Material supplied:
▬▬▬▬▬▬
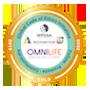 omnilife-certificacion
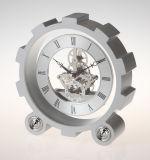 Orologio dello scrittorio del volante del metallo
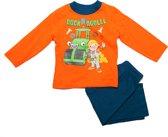 Bob de Bouwer Jongens Pyjama - Oranje/Blauw - Maat 116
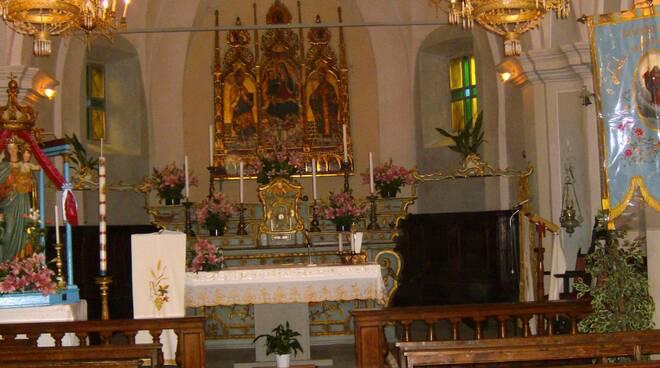 Chiesa Borsigliana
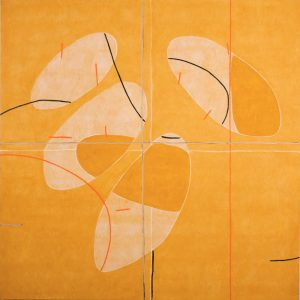 """""""Internal Migrations"""" by Mario Vélez, mixed media on canvas, yellow orange, famous contemporary artists for sale, miami etra fine art gallery, nyc fine art for sale"""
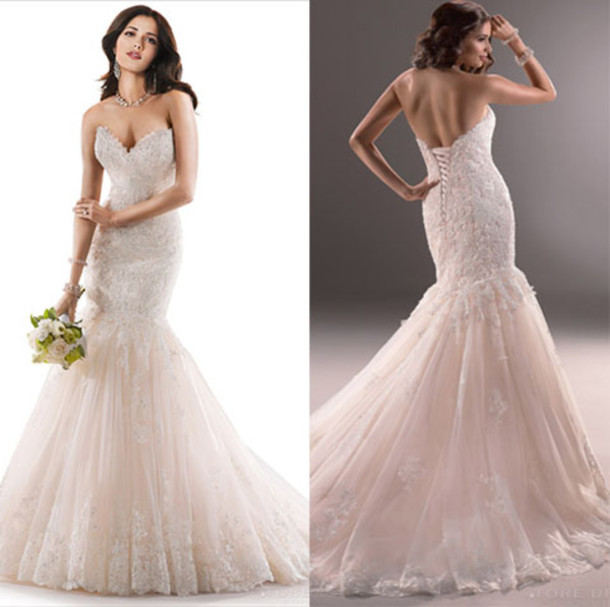 Dorable Maternity Plus Size Wedding Dresses Model - Wedding Ideas ...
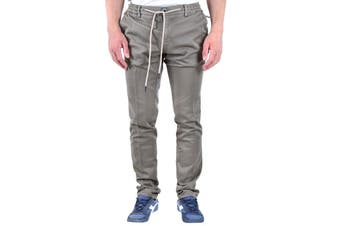 Masons Men's Trousers In Brown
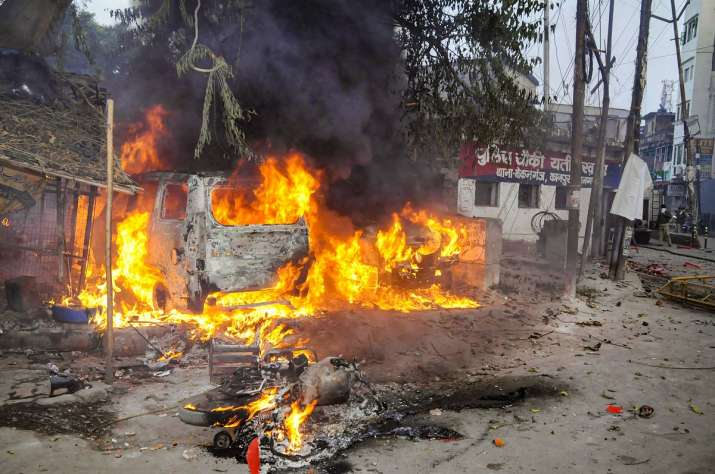 SIT to probe anti-CAA violence in UP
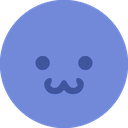 Emoji for discordowo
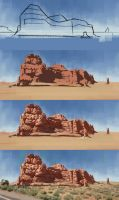 Arches National Park (study) - step by step by Thorsten-Denk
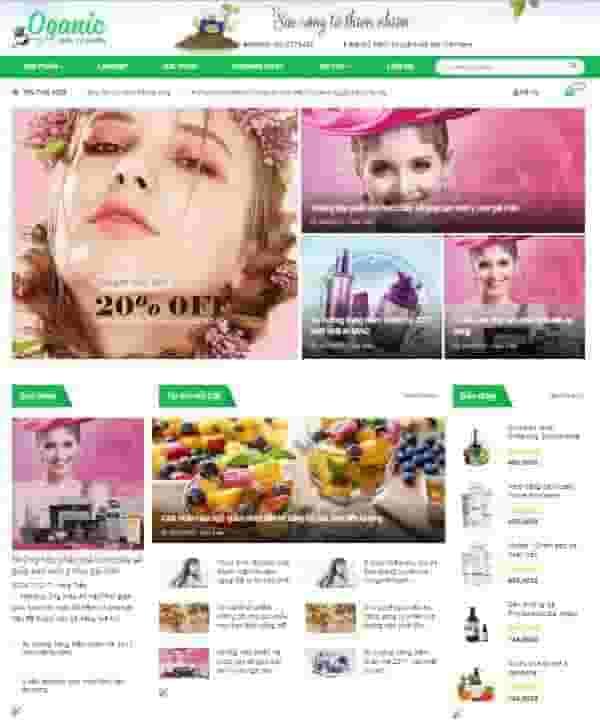 Theme blogspot bán hàng Oganic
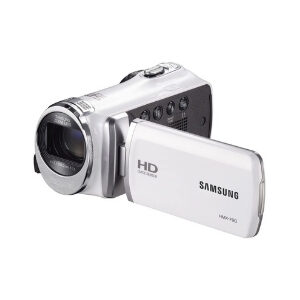 Samsung F90 review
▬▬▬▬▬▬
Instructions to follow:
Only an exact copy of the lines from the one with "Masons Men's Trousers In Brown" through the last line of the data above is wanted, and no pictures.

Solution to this exercise:
 Masons Men's Trousers In Brown
 SIT to probe anti-CAA violence in UP
 Emoji for discordowo
 Arches National Park (study) - step by step by Thorsten-Denk
 Theme blogspot bán hàng Oganic
 Samsung F90 review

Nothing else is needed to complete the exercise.